More cash is to come, with Auric aiming to process its next mine, the Munda project, itself after announcing the conditional acquisition for $4.4m of the 180,000tpa Burbanks Mill 9km south of Coolgardie.
“There’s a bit of a disconnect where speculative companies have not seen the same joy from the market (as larger companies), but we have seen big share price gains for companies that are smaller but have been able to turn on gold production quickly,” said Forwood.
READ: ASX gold miners are printing cash – who’s in line to join them in 2025?

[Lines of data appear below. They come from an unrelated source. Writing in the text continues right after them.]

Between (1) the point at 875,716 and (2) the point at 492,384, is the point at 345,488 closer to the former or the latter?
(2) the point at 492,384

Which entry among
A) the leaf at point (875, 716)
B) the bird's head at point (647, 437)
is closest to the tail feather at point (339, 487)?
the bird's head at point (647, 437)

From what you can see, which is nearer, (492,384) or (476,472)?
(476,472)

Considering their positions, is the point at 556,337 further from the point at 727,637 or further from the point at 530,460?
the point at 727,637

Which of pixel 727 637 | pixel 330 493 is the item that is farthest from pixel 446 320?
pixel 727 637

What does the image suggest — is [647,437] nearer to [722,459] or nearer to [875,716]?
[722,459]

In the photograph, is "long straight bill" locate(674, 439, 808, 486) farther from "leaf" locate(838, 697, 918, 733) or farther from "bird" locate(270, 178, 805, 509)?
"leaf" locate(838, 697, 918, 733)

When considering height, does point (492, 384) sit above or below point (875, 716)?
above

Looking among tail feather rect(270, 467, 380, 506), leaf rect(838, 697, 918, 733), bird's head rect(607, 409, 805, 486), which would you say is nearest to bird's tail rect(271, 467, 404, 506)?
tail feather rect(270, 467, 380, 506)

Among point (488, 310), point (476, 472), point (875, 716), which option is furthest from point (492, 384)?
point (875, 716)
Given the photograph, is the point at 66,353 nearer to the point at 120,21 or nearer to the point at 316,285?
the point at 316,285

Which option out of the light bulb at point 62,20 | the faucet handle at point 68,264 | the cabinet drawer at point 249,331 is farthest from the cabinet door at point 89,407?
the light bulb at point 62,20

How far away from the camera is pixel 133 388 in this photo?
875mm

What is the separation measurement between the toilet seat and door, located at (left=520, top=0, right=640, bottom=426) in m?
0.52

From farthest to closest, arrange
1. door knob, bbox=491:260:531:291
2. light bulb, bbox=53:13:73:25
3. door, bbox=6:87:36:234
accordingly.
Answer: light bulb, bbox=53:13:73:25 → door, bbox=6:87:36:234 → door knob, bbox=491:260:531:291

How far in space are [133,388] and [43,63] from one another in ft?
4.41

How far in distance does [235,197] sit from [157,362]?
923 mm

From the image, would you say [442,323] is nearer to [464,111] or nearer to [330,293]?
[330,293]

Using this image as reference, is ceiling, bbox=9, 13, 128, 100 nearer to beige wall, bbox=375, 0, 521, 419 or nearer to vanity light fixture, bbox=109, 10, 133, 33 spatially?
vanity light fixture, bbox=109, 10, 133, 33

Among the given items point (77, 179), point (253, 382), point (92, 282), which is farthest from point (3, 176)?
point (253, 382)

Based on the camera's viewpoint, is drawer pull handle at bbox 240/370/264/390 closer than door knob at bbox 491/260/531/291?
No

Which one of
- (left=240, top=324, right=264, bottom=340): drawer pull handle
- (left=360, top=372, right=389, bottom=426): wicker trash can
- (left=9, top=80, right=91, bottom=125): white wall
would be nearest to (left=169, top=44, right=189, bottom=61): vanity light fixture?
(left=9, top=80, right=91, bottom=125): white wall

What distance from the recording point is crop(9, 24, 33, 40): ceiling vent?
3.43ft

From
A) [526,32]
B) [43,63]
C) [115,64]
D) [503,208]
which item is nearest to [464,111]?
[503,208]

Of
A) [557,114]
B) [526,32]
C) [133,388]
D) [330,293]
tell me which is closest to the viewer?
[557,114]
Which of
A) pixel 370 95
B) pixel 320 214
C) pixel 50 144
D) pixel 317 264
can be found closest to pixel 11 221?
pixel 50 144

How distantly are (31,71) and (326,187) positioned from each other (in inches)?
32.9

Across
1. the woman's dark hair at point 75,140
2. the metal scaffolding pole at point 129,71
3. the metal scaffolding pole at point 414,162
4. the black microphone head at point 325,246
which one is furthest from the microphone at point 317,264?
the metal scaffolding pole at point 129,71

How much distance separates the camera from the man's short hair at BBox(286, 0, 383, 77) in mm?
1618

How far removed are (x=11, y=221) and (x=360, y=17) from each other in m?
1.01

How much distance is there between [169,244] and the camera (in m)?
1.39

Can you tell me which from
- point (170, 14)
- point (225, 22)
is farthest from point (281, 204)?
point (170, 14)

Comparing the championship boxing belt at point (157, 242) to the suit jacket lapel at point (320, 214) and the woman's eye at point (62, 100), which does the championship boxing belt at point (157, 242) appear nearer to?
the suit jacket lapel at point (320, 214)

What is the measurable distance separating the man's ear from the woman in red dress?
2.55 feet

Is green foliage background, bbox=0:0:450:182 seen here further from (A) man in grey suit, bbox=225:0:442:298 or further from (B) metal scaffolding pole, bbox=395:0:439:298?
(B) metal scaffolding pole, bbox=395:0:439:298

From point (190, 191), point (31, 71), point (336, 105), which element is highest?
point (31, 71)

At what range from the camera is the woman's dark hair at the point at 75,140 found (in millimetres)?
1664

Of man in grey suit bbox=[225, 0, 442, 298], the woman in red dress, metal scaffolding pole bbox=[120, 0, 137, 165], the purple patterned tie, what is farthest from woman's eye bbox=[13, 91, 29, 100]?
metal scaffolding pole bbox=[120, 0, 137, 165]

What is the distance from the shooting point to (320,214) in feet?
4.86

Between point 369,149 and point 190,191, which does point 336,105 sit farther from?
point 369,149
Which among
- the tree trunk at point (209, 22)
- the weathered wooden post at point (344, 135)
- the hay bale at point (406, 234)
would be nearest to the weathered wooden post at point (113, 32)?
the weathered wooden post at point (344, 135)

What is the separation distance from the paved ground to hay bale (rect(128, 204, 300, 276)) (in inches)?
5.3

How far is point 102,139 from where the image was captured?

Toll treatment and ore purchase deals are typically beneficial for both parties. The plant owner can guarantee a margin without incurring mining costs, fill idle milling capacity and blend ore to optimise feed for their plant infrastructure.
The supplier will give up a margin to the processor, but can avoid the cost and execution risk that comes with building your own mill, which often doesn’t stack up economically for a smaller resource with a short mine life.
If the haulage distance is long, transport costs can hurt – often expressed by euphemistically reducing the mined grade. But with diesel costs coming down and gold prices rising, longer trucking routes are becoming more tolerable.
“The fuel price is pretty important, but the gold to oil ratio now is around 31:1 – 31 barrels of oil to an ounce of gold,” Forwood said.
“The higher that ratio goes the more options open up, and you don’t have to rely on necessarily the closest mill.”
“So I think small scale, short term production is going to be a growing theme. The IRRs for these projects can be off the scale for the owners, with nil to very low capex and short times to cashflow.”
Forwood sees plenty of candidates to join the growing cohort of producing gold companies on the ASX, including some whose plans are not quite set in stone.
Among them is Lefroy Exploration (ASX:LEX).
Lefroy generated some excitement a few years ago when it identified a low grade copper and gold porphyry with 500,000oz at Burns east of Kalgoorlie, and went on to buy the historic Mt Martin gold and Goodyear nickel deposits from major Franco Nevada. It paid no upfront cash and only offered a royalty on production for the latter.
But the run in gold prices has brought LEX’s smaller, but more advanced Lucky Strike deposit – containing a resource of 1.27 Mt at 1.95 g/t Au for 79,600oz – to the fore.
Its signed its own 50-50 profit sharing agreement with BML.
“The contract miner puts up all the capex, which is generally pretty low to start the mining depending on how big the pre-strip is,” Forwood explained.
“Then it’s a 50-50 profit share from the surplus that comes out the other end of the toll treatment agreement.
“The smaller-scale production is catalysed by the very high Australian dollar gold price and Lefroy is probably a really positive story.”
Other miners who have previously focused on larger discoveries in other commodities are also looking to follow suit.
Dreadnought Resources (ASX:DRE), whose geos won the AMEC Prospector of the Year Award in 2023 for the Yin rare earths discovery in WA’s Gascoyne, is looking to bring the high grade Star of Mangaroon resource into production after outlining a deposit containing 56,600t of ore at 12.8g/t for 23,300oz, 84% of it in the indicated category.
Once the largest producing mine in the Gascoyne region, Dreadnought’s plans and resource models at Star of Mangaroon don’t yet include the nearby Popeyes mine or hits at depth below 110m, with underground mining having halted in 1983 just 90m below surface.
Forwood also noted Rumble Resources (ASX:RTR), which made the large Earaheedy zinc discovery near Wiluna in 2021.
Rumble has signed a deal with India’s Bain Global Resources and its contractor MEGA Resources which will see MEGA pay all establishment costs up to $25 million upfront, opening the door to develop Rumble’s Western Queen South gold deposit.
An existing open pit, Rumble wants to cutback the deposit to unlock a resource of ~1.42Mt at 1.59g/t for ~72,500oz. The JV will also consider the development of smaller gold deposits at Duke and Princes once mine plans, toll treatment agreements and a final investment decision have been made.